Zasadnicze znaczenie ma tu art. 24 ust. 5b ustawy o systemie ubezpieczeń społecznych, który mówi, że bieg przedawnienia składek wstrzymuje pierwsza czynność zmierzająca do wyegzekwowania należności. Na tej podstawie ZUS w poprzednich latach na różne sposoby próbował wydłużyć okres, w którym mógł dochodzić ich zapłaty (w ostatnich latach okres przedawnienia został skrócony z dziesięciu do pięciu lat).
– Z wyroków sądów administracyjnych, które orzekają w sprawie przedawnienia składek, wynika, że nie wystarczy często stosowany przez ZUS zabieg, który przed upływem okresu przedawnienia wydawał decyzję wymiarową, zawierającą obliczenie zaległości – dodaje mec.
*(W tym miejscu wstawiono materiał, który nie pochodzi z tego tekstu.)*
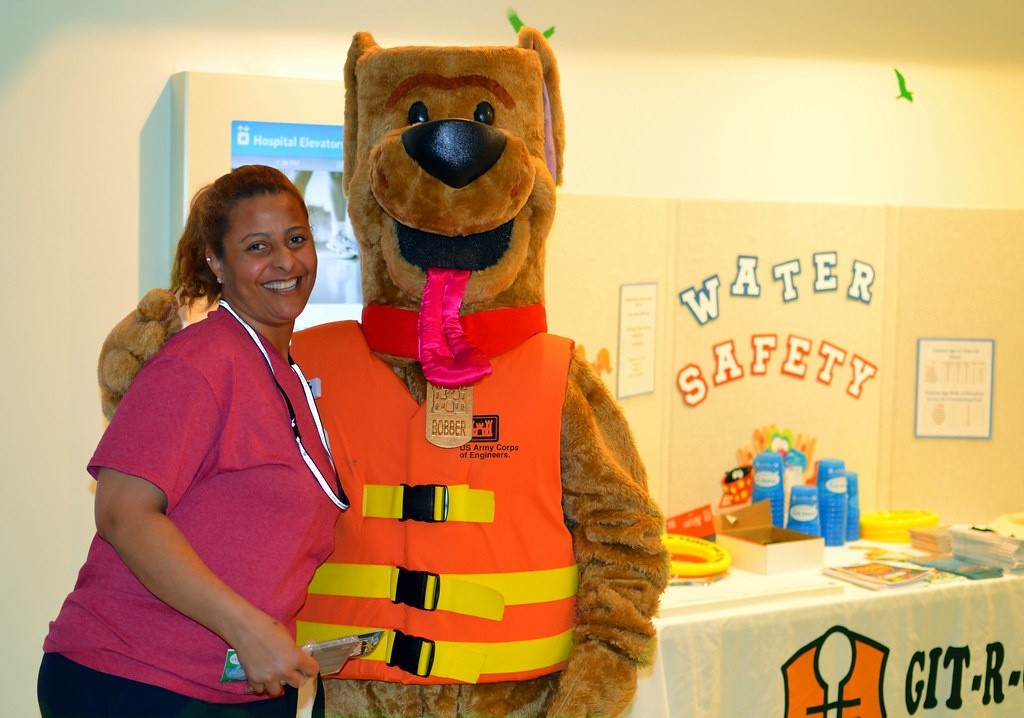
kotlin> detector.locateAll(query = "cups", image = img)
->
[752,453,860,546]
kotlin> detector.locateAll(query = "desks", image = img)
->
[615,523,1024,718]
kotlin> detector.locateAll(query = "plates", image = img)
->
[660,532,730,586]
[860,509,944,545]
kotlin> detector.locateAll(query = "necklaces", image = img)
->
[217,299,350,509]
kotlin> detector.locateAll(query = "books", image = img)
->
[908,524,953,554]
[822,560,934,589]
[911,553,1004,579]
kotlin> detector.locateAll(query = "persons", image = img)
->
[37,164,342,718]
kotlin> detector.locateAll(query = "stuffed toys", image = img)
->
[100,28,670,718]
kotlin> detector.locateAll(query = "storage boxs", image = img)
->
[717,527,825,574]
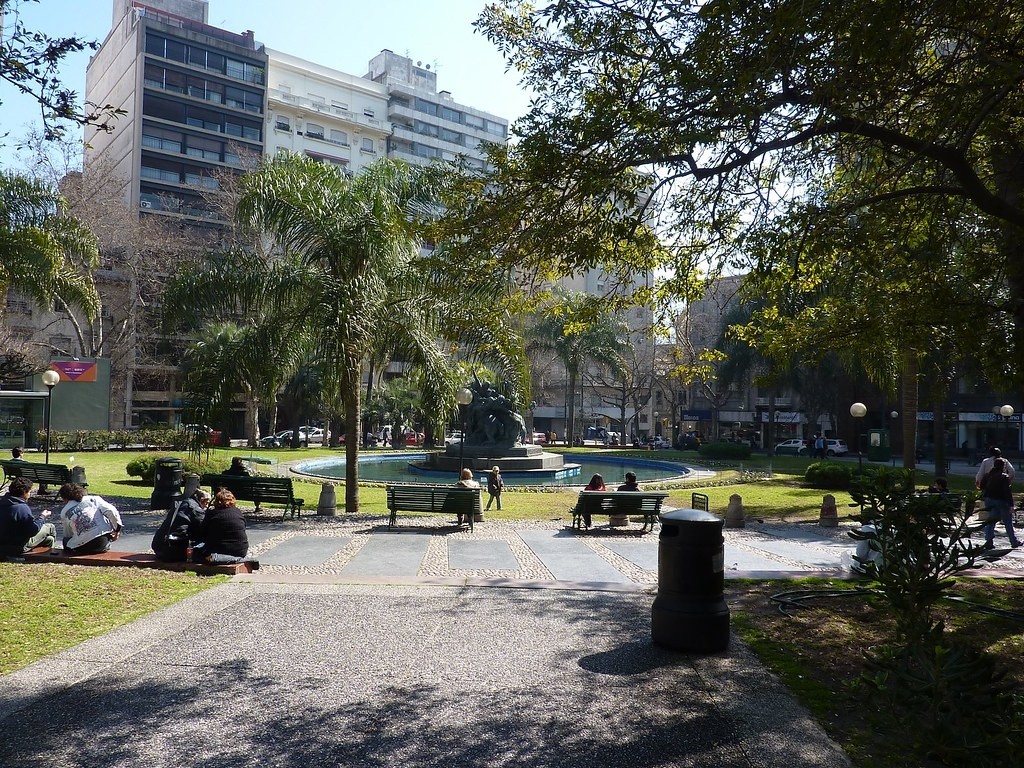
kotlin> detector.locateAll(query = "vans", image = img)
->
[376,424,406,440]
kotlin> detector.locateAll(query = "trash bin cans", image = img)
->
[651,508,732,656]
[150,457,183,509]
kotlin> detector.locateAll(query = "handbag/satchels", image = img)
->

Radzisław. – Przykładowo zgodnie z wyrokiem Wojewódzkiego Sądu Administracyjnego w Warszawie z 9 grudnia 2009 r. (sygn. V SA/Wa 1479/09) taka decyzja musi zostać dostarczona do płatnika. Mało tego: nie może to nastąpić zwykłym listem, tylko poleconym. Tymczasem ZUS często wysyła zwykłe listy, bo ogranicza koszty korespondencji. Przedsiębiorcy muszą to jednak udowodnić.